Lego urged to stop angry faces

The makers of Lego need to get positive and stop drawing its famous brick figures with angry expressions, a robot specialist says.

Christoph Bartneck, director of the Human Interface Technology Laboratory at the University of Canterbury, painstakingly reviewed the facial expressions on 6000 Lego figures to see what today's children are being faced with.

While once overwhelmingly positive, today's tiny brick men and women are far more likely to carry an angry or fearful expression.

And the Danish-founded firm is using a "considerable array of weapon systems" as it moves towards what Dr Bartneck describes as "more conflict-based play themes".

The robot specialist says the trend is a worrying one as even something as simple as a smile or a frown on a toy can likely influence a child's behaviour or development over time.

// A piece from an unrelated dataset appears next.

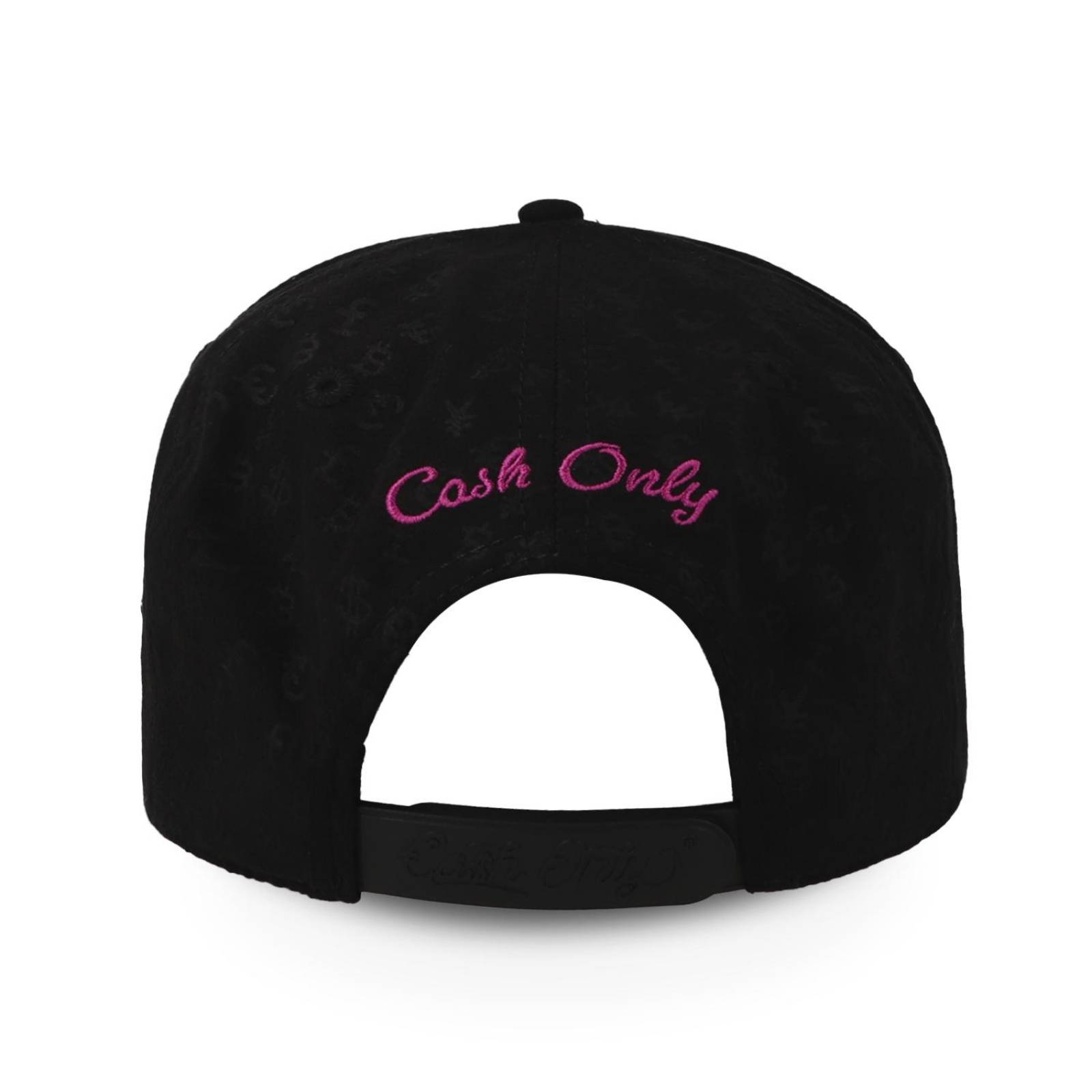 Gorra Cash Only Amex Pink Full Print Negro Unitalla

"Children's toys and how they are perceived can have a significant impact on children," Dr Bartneck said ahead of a Japanese conference where his research is to be presented.

"We cannot help but wonder how the move from only positive faces to an increasing number of negative faces impacts on how children play."

He said the company was increasingly dealing with darker themes of conflict, where good forces struggling with bad.

With more negativity, Lego may struggle to hold onto its highly positive reputation with kids growing up today, he said.

Dr Bartneck warned designers to take greater care with expression design, suggesting they could experiment with a more comic-style expression that "can convey a full spectrum of emotions and intensities".

The findings will be presented at the first International Conference on Human-Agent Interaction in Sapporo, Japan in August.